The Story
Why it exists.
The beginning
Vento di Fiori, Wind of Flowers, arrived in 2008 from Enzo Galardi at Bois 1920, a house that has built its name on quiet understatement rather than bold statements. The name itself is a provocation: call a fragrance something as light and transient as wind through petals, then build it from materials that do the opposite. The Sicilian citrus at the opening is immediate and effervescent, bright and lively, the zest of citrus fruit that seems to fill the air. But the heart adds complexity that refuses to stay decorative. Pink pepper introduces a clean, almost metallic spice that prickles at the edges of the citrus brightness.

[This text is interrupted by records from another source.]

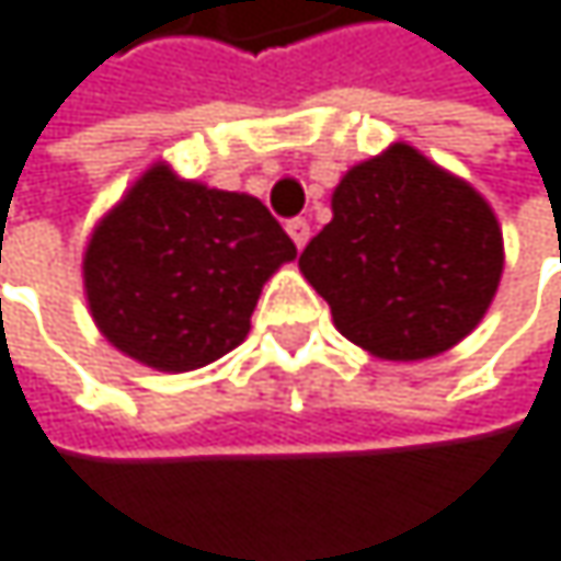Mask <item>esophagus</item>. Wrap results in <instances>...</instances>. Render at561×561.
I'll return each mask as SVG.
<instances>
[{
  "mask_svg": "<svg viewBox=\"0 0 561 561\" xmlns=\"http://www.w3.org/2000/svg\"><path fill=\"white\" fill-rule=\"evenodd\" d=\"M286 232L293 236V242H296L299 249H306V242H309V236H312L306 219H289V222H286Z\"/></svg>",
  "mask_w": 561,
  "mask_h": 561,
  "instance_id": "obj_1",
  "label": "esophagus"
}]
</instances>
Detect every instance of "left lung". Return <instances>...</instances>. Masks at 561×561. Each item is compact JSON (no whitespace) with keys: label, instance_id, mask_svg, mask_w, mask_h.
Returning a JSON list of instances; mask_svg holds the SVG:
<instances>
[{"label":"left lung","instance_id":"1","mask_svg":"<svg viewBox=\"0 0 561 561\" xmlns=\"http://www.w3.org/2000/svg\"><path fill=\"white\" fill-rule=\"evenodd\" d=\"M502 262L492 206L405 142L342 175L332 222L299 255L335 329L392 363L462 342L492 306Z\"/></svg>","mask_w":561,"mask_h":561}]
</instances>
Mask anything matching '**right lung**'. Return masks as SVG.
<instances>
[{
	"label": "right lung",
	"instance_id": "right-lung-1",
	"mask_svg": "<svg viewBox=\"0 0 561 561\" xmlns=\"http://www.w3.org/2000/svg\"><path fill=\"white\" fill-rule=\"evenodd\" d=\"M293 259V239L259 198L156 162L92 229L82 283L118 352L159 373H192L249 335L262 286Z\"/></svg>",
	"mask_w": 561,
	"mask_h": 561
}]
</instances>
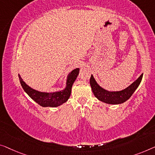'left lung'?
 <instances>
[{
    "label": "left lung",
    "instance_id": "8db88e82",
    "mask_svg": "<svg viewBox=\"0 0 155 155\" xmlns=\"http://www.w3.org/2000/svg\"><path fill=\"white\" fill-rule=\"evenodd\" d=\"M143 75V74H142L134 82L132 83L127 88L120 91L110 92L102 88L97 84L92 75H91V79H90V84H91L94 95L99 100L104 103L109 104H119L124 103L131 97V96L132 95V94L141 82Z\"/></svg>",
    "mask_w": 155,
    "mask_h": 155
}]
</instances>
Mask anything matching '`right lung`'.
Segmentation results:
<instances>
[{
	"mask_svg": "<svg viewBox=\"0 0 155 155\" xmlns=\"http://www.w3.org/2000/svg\"><path fill=\"white\" fill-rule=\"evenodd\" d=\"M79 73V68H76L69 74L67 78L66 87L63 91L54 92H40L33 89L25 83L18 74L21 85L24 91L31 99L43 107H57L66 102L70 98L71 87Z\"/></svg>",
	"mask_w": 155,
	"mask_h": 155,
	"instance_id": "1",
	"label": "right lung"
}]
</instances>
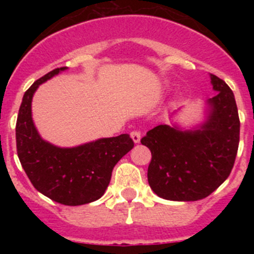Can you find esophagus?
Here are the masks:
<instances>
[{"instance_id": "1", "label": "esophagus", "mask_w": 254, "mask_h": 254, "mask_svg": "<svg viewBox=\"0 0 254 254\" xmlns=\"http://www.w3.org/2000/svg\"><path fill=\"white\" fill-rule=\"evenodd\" d=\"M131 138L133 140L134 143H138L141 140V132L138 131H132L131 132Z\"/></svg>"}]
</instances>
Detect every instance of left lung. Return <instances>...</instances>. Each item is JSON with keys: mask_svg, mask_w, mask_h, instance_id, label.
Here are the masks:
<instances>
[{"mask_svg": "<svg viewBox=\"0 0 254 254\" xmlns=\"http://www.w3.org/2000/svg\"><path fill=\"white\" fill-rule=\"evenodd\" d=\"M216 95L206 100L205 122L190 129L159 125L141 143L151 151L147 181L169 201H198L223 185L234 165L241 122L234 94L210 75Z\"/></svg>", "mask_w": 254, "mask_h": 254, "instance_id": "8db88e82", "label": "left lung"}]
</instances>
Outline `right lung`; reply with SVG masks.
Segmentation results:
<instances>
[{
    "label": "right lung",
    "instance_id": "1",
    "mask_svg": "<svg viewBox=\"0 0 254 254\" xmlns=\"http://www.w3.org/2000/svg\"><path fill=\"white\" fill-rule=\"evenodd\" d=\"M56 68L25 91L16 122V149L26 176L40 193L67 206L90 203L104 194L113 168L129 150V134L60 147L40 137L31 117V100L40 84L64 71Z\"/></svg>",
    "mask_w": 254,
    "mask_h": 254
}]
</instances>
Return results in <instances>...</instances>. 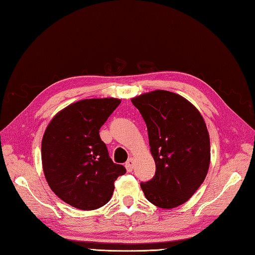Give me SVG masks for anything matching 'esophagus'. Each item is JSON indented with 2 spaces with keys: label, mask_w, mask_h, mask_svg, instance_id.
I'll return each instance as SVG.
<instances>
[{
  "label": "esophagus",
  "mask_w": 255,
  "mask_h": 255,
  "mask_svg": "<svg viewBox=\"0 0 255 255\" xmlns=\"http://www.w3.org/2000/svg\"><path fill=\"white\" fill-rule=\"evenodd\" d=\"M133 166H134V160H133L132 158H130L127 163H125V167H127L128 172H132Z\"/></svg>",
  "instance_id": "1"
}]
</instances>
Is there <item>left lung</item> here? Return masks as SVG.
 <instances>
[{
  "label": "left lung",
  "instance_id": "left-lung-1",
  "mask_svg": "<svg viewBox=\"0 0 255 255\" xmlns=\"http://www.w3.org/2000/svg\"><path fill=\"white\" fill-rule=\"evenodd\" d=\"M147 125L156 173L141 182L146 198L160 209H174L193 196L210 167V135L205 121L186 98L165 90L131 99Z\"/></svg>",
  "mask_w": 255,
  "mask_h": 255
}]
</instances>
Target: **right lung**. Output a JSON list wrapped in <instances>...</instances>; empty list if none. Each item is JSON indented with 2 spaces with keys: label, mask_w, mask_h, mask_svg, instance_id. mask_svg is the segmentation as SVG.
Returning <instances> with one entry per match:
<instances>
[{
  "label": "right lung",
  "mask_w": 255,
  "mask_h": 255,
  "mask_svg": "<svg viewBox=\"0 0 255 255\" xmlns=\"http://www.w3.org/2000/svg\"><path fill=\"white\" fill-rule=\"evenodd\" d=\"M121 104L116 98L76 101L51 120L42 139V167L51 190L83 211L109 202L125 167L109 157L99 130Z\"/></svg>",
  "instance_id": "right-lung-1"
}]
</instances>
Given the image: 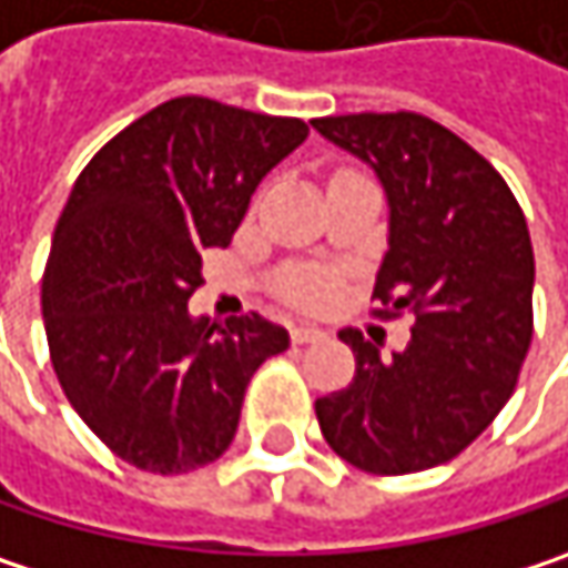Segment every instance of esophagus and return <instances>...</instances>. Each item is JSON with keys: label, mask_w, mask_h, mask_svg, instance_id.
<instances>
[{"label": "esophagus", "mask_w": 568, "mask_h": 568, "mask_svg": "<svg viewBox=\"0 0 568 568\" xmlns=\"http://www.w3.org/2000/svg\"><path fill=\"white\" fill-rule=\"evenodd\" d=\"M325 332L318 328V325H295L292 328V341L295 344H315V341H325Z\"/></svg>", "instance_id": "1"}]
</instances>
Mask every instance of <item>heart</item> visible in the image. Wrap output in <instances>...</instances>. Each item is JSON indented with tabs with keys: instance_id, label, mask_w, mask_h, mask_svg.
Wrapping results in <instances>:
<instances>
[{
	"instance_id": "b5f03b06",
	"label": "heart",
	"mask_w": 568,
	"mask_h": 568,
	"mask_svg": "<svg viewBox=\"0 0 568 568\" xmlns=\"http://www.w3.org/2000/svg\"><path fill=\"white\" fill-rule=\"evenodd\" d=\"M288 292H292V298H295L298 305H318V302H325L328 285L318 283V280H302V283L292 285Z\"/></svg>"
}]
</instances>
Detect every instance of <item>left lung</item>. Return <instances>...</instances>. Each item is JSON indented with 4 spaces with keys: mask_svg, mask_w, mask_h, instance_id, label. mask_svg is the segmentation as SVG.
Listing matches in <instances>:
<instances>
[{
    "mask_svg": "<svg viewBox=\"0 0 568 568\" xmlns=\"http://www.w3.org/2000/svg\"><path fill=\"white\" fill-rule=\"evenodd\" d=\"M361 159L387 197L374 298L416 318L406 351L341 332L357 374L315 399L337 455L374 475L426 471L490 426L534 337V246L520 204L488 162L419 113L312 120Z\"/></svg>",
    "mask_w": 568,
    "mask_h": 568,
    "instance_id": "obj_1",
    "label": "left lung"
}]
</instances>
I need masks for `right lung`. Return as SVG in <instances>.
Wrapping results in <instances>:
<instances>
[{
	"mask_svg": "<svg viewBox=\"0 0 568 568\" xmlns=\"http://www.w3.org/2000/svg\"><path fill=\"white\" fill-rule=\"evenodd\" d=\"M308 139L288 116L175 97L80 172L41 283L51 364L123 462L184 475L227 452L256 367L288 332L250 312L191 315L201 250L227 246L253 191Z\"/></svg>",
	"mask_w": 568,
	"mask_h": 568,
	"instance_id": "right-lung-1",
	"label": "right lung"
}]
</instances>
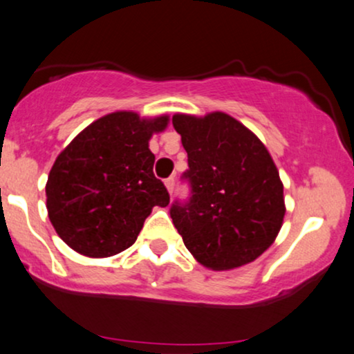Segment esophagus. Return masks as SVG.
Segmentation results:
<instances>
[{"instance_id":"34e87169","label":"esophagus","mask_w":354,"mask_h":354,"mask_svg":"<svg viewBox=\"0 0 354 354\" xmlns=\"http://www.w3.org/2000/svg\"><path fill=\"white\" fill-rule=\"evenodd\" d=\"M165 186H167V189L169 194H173V189H174V178H168L167 181H165Z\"/></svg>"}]
</instances>
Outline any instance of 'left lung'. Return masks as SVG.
<instances>
[{
  "instance_id": "8db88e82",
  "label": "left lung",
  "mask_w": 354,
  "mask_h": 354,
  "mask_svg": "<svg viewBox=\"0 0 354 354\" xmlns=\"http://www.w3.org/2000/svg\"><path fill=\"white\" fill-rule=\"evenodd\" d=\"M189 169L191 198L169 209L178 234L201 265H248L271 247L286 214L283 183L263 142L225 113L173 115Z\"/></svg>"
}]
</instances>
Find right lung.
<instances>
[{"label": "right lung", "mask_w": 354, "mask_h": 354, "mask_svg": "<svg viewBox=\"0 0 354 354\" xmlns=\"http://www.w3.org/2000/svg\"><path fill=\"white\" fill-rule=\"evenodd\" d=\"M169 118L132 111L102 115L57 156L46 185L53 229L75 252L106 258L136 243L155 205L169 194L153 174L149 140Z\"/></svg>", "instance_id": "obj_1"}]
</instances>
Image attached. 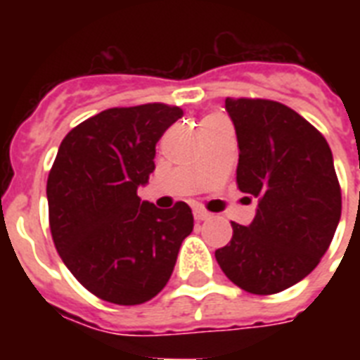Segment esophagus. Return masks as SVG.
I'll list each match as a JSON object with an SVG mask.
<instances>
[{
	"label": "esophagus",
	"mask_w": 360,
	"mask_h": 360,
	"mask_svg": "<svg viewBox=\"0 0 360 360\" xmlns=\"http://www.w3.org/2000/svg\"><path fill=\"white\" fill-rule=\"evenodd\" d=\"M194 219L198 220V222H202V220H207L211 219V213H207V211H203V209H194Z\"/></svg>",
	"instance_id": "1"
}]
</instances>
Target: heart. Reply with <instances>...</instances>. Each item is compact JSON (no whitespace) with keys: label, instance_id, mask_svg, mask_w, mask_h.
Returning a JSON list of instances; mask_svg holds the SVG:
<instances>
[{"label":"heart","instance_id":"obj_1","mask_svg":"<svg viewBox=\"0 0 360 360\" xmlns=\"http://www.w3.org/2000/svg\"><path fill=\"white\" fill-rule=\"evenodd\" d=\"M219 120H222V117H220V115H207V117H203V121H202V127H205V124H211V123H214V121H219Z\"/></svg>","mask_w":360,"mask_h":360}]
</instances>
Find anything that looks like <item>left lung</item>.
<instances>
[{"instance_id": "1", "label": "left lung", "mask_w": 360, "mask_h": 360, "mask_svg": "<svg viewBox=\"0 0 360 360\" xmlns=\"http://www.w3.org/2000/svg\"><path fill=\"white\" fill-rule=\"evenodd\" d=\"M239 143L237 186L257 198L250 226L214 252L240 290L273 295L310 274L329 248L342 213L333 153L314 124L267 98H226Z\"/></svg>"}]
</instances>
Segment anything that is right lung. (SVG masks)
Masks as SVG:
<instances>
[{"label":"right lung","mask_w":360,"mask_h":360,"mask_svg":"<svg viewBox=\"0 0 360 360\" xmlns=\"http://www.w3.org/2000/svg\"><path fill=\"white\" fill-rule=\"evenodd\" d=\"M183 115L162 103L110 108L65 136L48 174L53 245L75 278L103 301L134 307L168 284L194 228L185 202L157 209L136 191L155 169V146Z\"/></svg>","instance_id":"obj_1"}]
</instances>
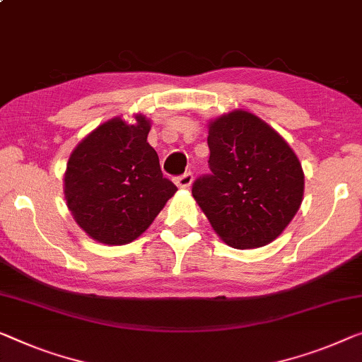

Coriander deepens it into something herbal and dry, its slightly soapy quality keeping the composition grounded and preventing any veering toward sweetness.
What makes the structure unusual is the relationship between the opening and the drydown. The citrus in Vento di Fiori is not a polite formality, it's genuine Sicilian mandarin, juicy and tart, carrying actual fruit character rather than a citrus accord that merely suggests brightness. The pink pepper in the heart amplifies that energy rather than tempering it, adding a spice that reads as pink rather than black, clean, slightly floral, with a hint of effervescence. Coriander is the surprise material here: its soapy, herbaceous quality keeps the composition from tipping into sweetness even as the amber in the base builds warmth.
The evolution
The opening arrives clean and bright, Sicilian mandarin and sweet orange giving you the juice without delay. It smells like citrus fruit split open, the oils on your fingers. Soon the pink pepper and coriander take over the transition, and that is where the fragrance reveals its hand: not a floral at all, but a warm spice that keeps the citrus honest. The coriander has that dry, slightly soapy herb quality that prevents the composition from ever reading as sweet. The rosewood contributes a warm, slightly resinous wood that sits just beneath the spice, adding body to the mid-section. Then the base arrives, and it is a full hand-off. The citrus is gone. The spice softens. What remains is Indonesian patchouli, clean and earthy, intertwined with incense and amber.
Cultural impact
Vento di Fiori occupies an unusual position among Bois 1920's catalog, it carries a floral name but performs like something earthier and more complex. The composition draws comparisons to Terre d'Hermès for its dry spice-and-wood structure, though Vento di Fiori's citrus opening is brighter and its incense drydown more pronounced. The 2008 release positioned the fragrance within a space that values restraint and nuance, appealing to those who seek depth beyond surface impression.